Non-alcoholic fatty liver disease (NAFLD) is now considered the most common cause of chronic liver disease with a spectrum of disease ranging from benign fatty liver to non-alcoholic steatohepatitis (NASH); the latter may predispose to cirrhosis and hepatocellular carcinoma.[103] Mild to moderate elevation of iron indices and hepatic iron concentration are frequently observed in patients with NASH.[104] Oxidative stress, iron overload and insulin resistance act synergistically resulting in liver injury. The pathogenesis of NASH has been proposed to be caused by a 'multiple-hit hypothesis'. The first 'hit' results in accumulation of hepatic fatty acids leading to steatosis. A second 'hit' then leads to progression of simple steatosis to steatohepatitis.[105] Hepatic iron may enhance oxidative stress and may be the second hit contributing to the pathogenesis of NASH, at least in some patients.[106,107] The pathogenesis of increased hepatic iron in NAFLD and NASH is likely multifactorial. The role of HFE mutations in the pathogenesis of NASH remains controversial. Some studies have shown an increased prevalence of HFE mutation in patients with NASH although data from groups with a low prevalence of HFE mutations have not shown the same association.[108,109] Recent studies have shown that FPN and HJV are both down regulated by increased expression of TNF-alpha, which may occur in NASH.[110] The role of hepcidin in NASH remains uncertain. Although hepcidin expression by adipose tissue may be increased, increased insulin levels may have the opposite effects.[111] Further studies are needed to elucidate whether hepcidin expression is increased or decreased in NAFLD and NASH.

Porphyria Cutanea Tarda (PCT) is an iron-dependent condition characterised by vesiculo-bullous eruption on the hands and face. Mild to moderate iron overload maybe present in 60–70% of patients with PCT.[112] Several studies have shown a high prevalence of C282Y and H63D mutation in patients with PCT, and these mutations maybe present in up to 70% of individuals with PCT.[113]
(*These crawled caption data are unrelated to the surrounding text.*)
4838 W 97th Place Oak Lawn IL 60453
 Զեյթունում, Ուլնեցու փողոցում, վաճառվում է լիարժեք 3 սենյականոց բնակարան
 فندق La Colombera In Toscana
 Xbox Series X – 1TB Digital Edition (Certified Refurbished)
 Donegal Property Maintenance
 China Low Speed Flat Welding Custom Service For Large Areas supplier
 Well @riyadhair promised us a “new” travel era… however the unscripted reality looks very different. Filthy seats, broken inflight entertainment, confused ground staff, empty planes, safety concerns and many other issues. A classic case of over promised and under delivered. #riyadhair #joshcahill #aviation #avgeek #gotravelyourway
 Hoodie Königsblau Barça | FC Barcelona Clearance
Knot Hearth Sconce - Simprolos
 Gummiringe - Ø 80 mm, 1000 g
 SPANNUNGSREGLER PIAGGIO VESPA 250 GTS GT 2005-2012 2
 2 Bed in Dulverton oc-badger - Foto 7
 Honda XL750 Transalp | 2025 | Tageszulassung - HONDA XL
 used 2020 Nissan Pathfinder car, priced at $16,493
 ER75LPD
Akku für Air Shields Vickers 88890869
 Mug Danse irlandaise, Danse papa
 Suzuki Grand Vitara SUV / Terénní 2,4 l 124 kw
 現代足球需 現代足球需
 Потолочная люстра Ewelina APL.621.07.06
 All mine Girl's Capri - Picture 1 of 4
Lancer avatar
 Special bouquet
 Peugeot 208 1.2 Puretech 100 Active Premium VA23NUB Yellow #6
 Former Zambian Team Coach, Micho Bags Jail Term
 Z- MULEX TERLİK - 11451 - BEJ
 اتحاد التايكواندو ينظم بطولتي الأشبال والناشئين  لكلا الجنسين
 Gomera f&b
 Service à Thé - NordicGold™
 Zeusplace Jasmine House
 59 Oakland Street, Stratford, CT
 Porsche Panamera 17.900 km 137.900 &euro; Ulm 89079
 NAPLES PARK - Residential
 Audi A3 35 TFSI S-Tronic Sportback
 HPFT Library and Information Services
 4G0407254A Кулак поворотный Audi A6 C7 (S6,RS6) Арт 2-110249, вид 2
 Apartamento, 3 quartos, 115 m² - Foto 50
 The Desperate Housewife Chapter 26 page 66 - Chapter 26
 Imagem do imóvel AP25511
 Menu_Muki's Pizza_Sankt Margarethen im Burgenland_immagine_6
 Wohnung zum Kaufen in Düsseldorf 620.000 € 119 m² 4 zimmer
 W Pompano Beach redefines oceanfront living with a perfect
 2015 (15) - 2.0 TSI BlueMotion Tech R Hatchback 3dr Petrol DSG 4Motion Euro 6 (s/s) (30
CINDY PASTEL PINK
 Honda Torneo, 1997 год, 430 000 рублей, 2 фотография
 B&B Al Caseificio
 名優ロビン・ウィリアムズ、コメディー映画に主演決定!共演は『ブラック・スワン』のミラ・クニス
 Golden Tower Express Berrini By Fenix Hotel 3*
Aceruloplasminaemia is an autosomal recessive condition due to a mutation in the ceruloplasmin gene.[114] Ceruloplasmin (CP) is a multicopper ferroxidase synthesised in the hepatocytes.[115] CP is required for mobilisation of iron and oxidation of Fe2+ to Fe3+ which is essential for release to transferrin. Deficiency of ceruloplasmin results in iron deposition in liver, pancreas, basal ganglia and other organs. The classic triad of aceruloplasminaemia is comprised of retinal degeneration, neurological symptoms and diabetes mellitus.[116] Patients with aceruloplasminaemia have normal hepatic copper content, but markedly elevated hepatic iron concentration and SF concentrations equivalent to those observed in persons with haemochromatosis.[117]